2. Describe what happens to the DNA in Stage 1.
3. Short sections of DNA called primers are involved in Stage 2.
   ➞ State what happens to these primers during Stage 2.
4. Suggest why the temperature is increased during Stage 3.

Answer 13

1. PCR is used to amplify DNA ‘in vitro’ using complementary primers for specific target sequences.

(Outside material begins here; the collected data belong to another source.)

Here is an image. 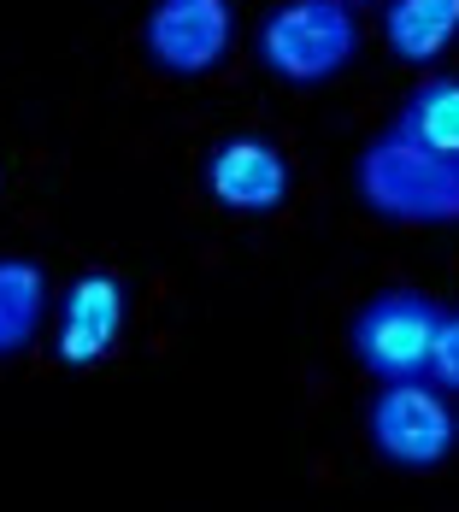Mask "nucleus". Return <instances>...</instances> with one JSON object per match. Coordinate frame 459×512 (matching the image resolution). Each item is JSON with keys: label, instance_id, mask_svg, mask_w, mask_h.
I'll return each instance as SVG.
<instances>
[{"label": "nucleus", "instance_id": "obj_12", "mask_svg": "<svg viewBox=\"0 0 459 512\" xmlns=\"http://www.w3.org/2000/svg\"><path fill=\"white\" fill-rule=\"evenodd\" d=\"M348 6H359V0H348Z\"/></svg>", "mask_w": 459, "mask_h": 512}, {"label": "nucleus", "instance_id": "obj_6", "mask_svg": "<svg viewBox=\"0 0 459 512\" xmlns=\"http://www.w3.org/2000/svg\"><path fill=\"white\" fill-rule=\"evenodd\" d=\"M124 336V283L112 271H83L53 318V354L65 365H101Z\"/></svg>", "mask_w": 459, "mask_h": 512}, {"label": "nucleus", "instance_id": "obj_4", "mask_svg": "<svg viewBox=\"0 0 459 512\" xmlns=\"http://www.w3.org/2000/svg\"><path fill=\"white\" fill-rule=\"evenodd\" d=\"M442 307L418 289H383L354 312V354L377 383H412L430 377Z\"/></svg>", "mask_w": 459, "mask_h": 512}, {"label": "nucleus", "instance_id": "obj_2", "mask_svg": "<svg viewBox=\"0 0 459 512\" xmlns=\"http://www.w3.org/2000/svg\"><path fill=\"white\" fill-rule=\"evenodd\" d=\"M359 48V24L348 0H283L259 24V65L283 83H324Z\"/></svg>", "mask_w": 459, "mask_h": 512}, {"label": "nucleus", "instance_id": "obj_10", "mask_svg": "<svg viewBox=\"0 0 459 512\" xmlns=\"http://www.w3.org/2000/svg\"><path fill=\"white\" fill-rule=\"evenodd\" d=\"M395 136H407L442 159H459V77H430L424 89H412Z\"/></svg>", "mask_w": 459, "mask_h": 512}, {"label": "nucleus", "instance_id": "obj_1", "mask_svg": "<svg viewBox=\"0 0 459 512\" xmlns=\"http://www.w3.org/2000/svg\"><path fill=\"white\" fill-rule=\"evenodd\" d=\"M359 201L389 224H459V159H442L407 136L371 142L354 165Z\"/></svg>", "mask_w": 459, "mask_h": 512}, {"label": "nucleus", "instance_id": "obj_9", "mask_svg": "<svg viewBox=\"0 0 459 512\" xmlns=\"http://www.w3.org/2000/svg\"><path fill=\"white\" fill-rule=\"evenodd\" d=\"M48 318V271L36 259H0V359L24 354Z\"/></svg>", "mask_w": 459, "mask_h": 512}, {"label": "nucleus", "instance_id": "obj_8", "mask_svg": "<svg viewBox=\"0 0 459 512\" xmlns=\"http://www.w3.org/2000/svg\"><path fill=\"white\" fill-rule=\"evenodd\" d=\"M389 53L407 65H430L459 42V0H389L383 12Z\"/></svg>", "mask_w": 459, "mask_h": 512}, {"label": "nucleus", "instance_id": "obj_7", "mask_svg": "<svg viewBox=\"0 0 459 512\" xmlns=\"http://www.w3.org/2000/svg\"><path fill=\"white\" fill-rule=\"evenodd\" d=\"M206 189H212V201L230 206V212H271L289 195V159L277 154L271 142L236 136V142H224L218 154L206 159Z\"/></svg>", "mask_w": 459, "mask_h": 512}, {"label": "nucleus", "instance_id": "obj_5", "mask_svg": "<svg viewBox=\"0 0 459 512\" xmlns=\"http://www.w3.org/2000/svg\"><path fill=\"white\" fill-rule=\"evenodd\" d=\"M142 48L171 77H206L236 48V12L230 0H153Z\"/></svg>", "mask_w": 459, "mask_h": 512}, {"label": "nucleus", "instance_id": "obj_11", "mask_svg": "<svg viewBox=\"0 0 459 512\" xmlns=\"http://www.w3.org/2000/svg\"><path fill=\"white\" fill-rule=\"evenodd\" d=\"M430 383H436L442 395H459V312H442L436 354H430Z\"/></svg>", "mask_w": 459, "mask_h": 512}, {"label": "nucleus", "instance_id": "obj_3", "mask_svg": "<svg viewBox=\"0 0 459 512\" xmlns=\"http://www.w3.org/2000/svg\"><path fill=\"white\" fill-rule=\"evenodd\" d=\"M365 430H371V448L389 465H401V471H436L459 448L454 401L430 377L383 383L371 412H365Z\"/></svg>", "mask_w": 459, "mask_h": 512}]
</instances>
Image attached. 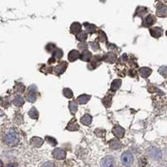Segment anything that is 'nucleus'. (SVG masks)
<instances>
[{
	"instance_id": "obj_34",
	"label": "nucleus",
	"mask_w": 167,
	"mask_h": 167,
	"mask_svg": "<svg viewBox=\"0 0 167 167\" xmlns=\"http://www.w3.org/2000/svg\"><path fill=\"white\" fill-rule=\"evenodd\" d=\"M166 36H167V31H166Z\"/></svg>"
},
{
	"instance_id": "obj_4",
	"label": "nucleus",
	"mask_w": 167,
	"mask_h": 167,
	"mask_svg": "<svg viewBox=\"0 0 167 167\" xmlns=\"http://www.w3.org/2000/svg\"><path fill=\"white\" fill-rule=\"evenodd\" d=\"M53 156L57 160H64L66 156V153L64 150H62L60 148H58V149H55L54 150Z\"/></svg>"
},
{
	"instance_id": "obj_30",
	"label": "nucleus",
	"mask_w": 167,
	"mask_h": 167,
	"mask_svg": "<svg viewBox=\"0 0 167 167\" xmlns=\"http://www.w3.org/2000/svg\"><path fill=\"white\" fill-rule=\"evenodd\" d=\"M90 47L92 48L93 50H100V45L97 42H92L90 43Z\"/></svg>"
},
{
	"instance_id": "obj_11",
	"label": "nucleus",
	"mask_w": 167,
	"mask_h": 167,
	"mask_svg": "<svg viewBox=\"0 0 167 167\" xmlns=\"http://www.w3.org/2000/svg\"><path fill=\"white\" fill-rule=\"evenodd\" d=\"M113 134L117 138H122L125 134V129L120 126H115L113 129Z\"/></svg>"
},
{
	"instance_id": "obj_19",
	"label": "nucleus",
	"mask_w": 167,
	"mask_h": 167,
	"mask_svg": "<svg viewBox=\"0 0 167 167\" xmlns=\"http://www.w3.org/2000/svg\"><path fill=\"white\" fill-rule=\"evenodd\" d=\"M121 85V80L120 79H115L111 84V90L113 92H115Z\"/></svg>"
},
{
	"instance_id": "obj_6",
	"label": "nucleus",
	"mask_w": 167,
	"mask_h": 167,
	"mask_svg": "<svg viewBox=\"0 0 167 167\" xmlns=\"http://www.w3.org/2000/svg\"><path fill=\"white\" fill-rule=\"evenodd\" d=\"M79 58H80V59H82L83 61L89 62L92 59V54L87 50H83L82 53L79 54Z\"/></svg>"
},
{
	"instance_id": "obj_23",
	"label": "nucleus",
	"mask_w": 167,
	"mask_h": 167,
	"mask_svg": "<svg viewBox=\"0 0 167 167\" xmlns=\"http://www.w3.org/2000/svg\"><path fill=\"white\" fill-rule=\"evenodd\" d=\"M87 33L86 32H84V31H80L79 33H78L76 34V39L79 40V41H81V42H84V40H86L87 39Z\"/></svg>"
},
{
	"instance_id": "obj_21",
	"label": "nucleus",
	"mask_w": 167,
	"mask_h": 167,
	"mask_svg": "<svg viewBox=\"0 0 167 167\" xmlns=\"http://www.w3.org/2000/svg\"><path fill=\"white\" fill-rule=\"evenodd\" d=\"M92 122V117L90 116L89 115H85L82 117L81 119V123L85 125H89Z\"/></svg>"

2. The target DNA, DNA polymerase, primers and nucleotides are mixed together which is then heated to between 92 and 98°C which separates the DNA strands (H-bonds are broken).
3. The primers (about 20) will anneal to both strands of the target sequence of DNA.
4. The increased temperature allows the Taq polymerase to add nucleotides to the 3’ ends of the primer.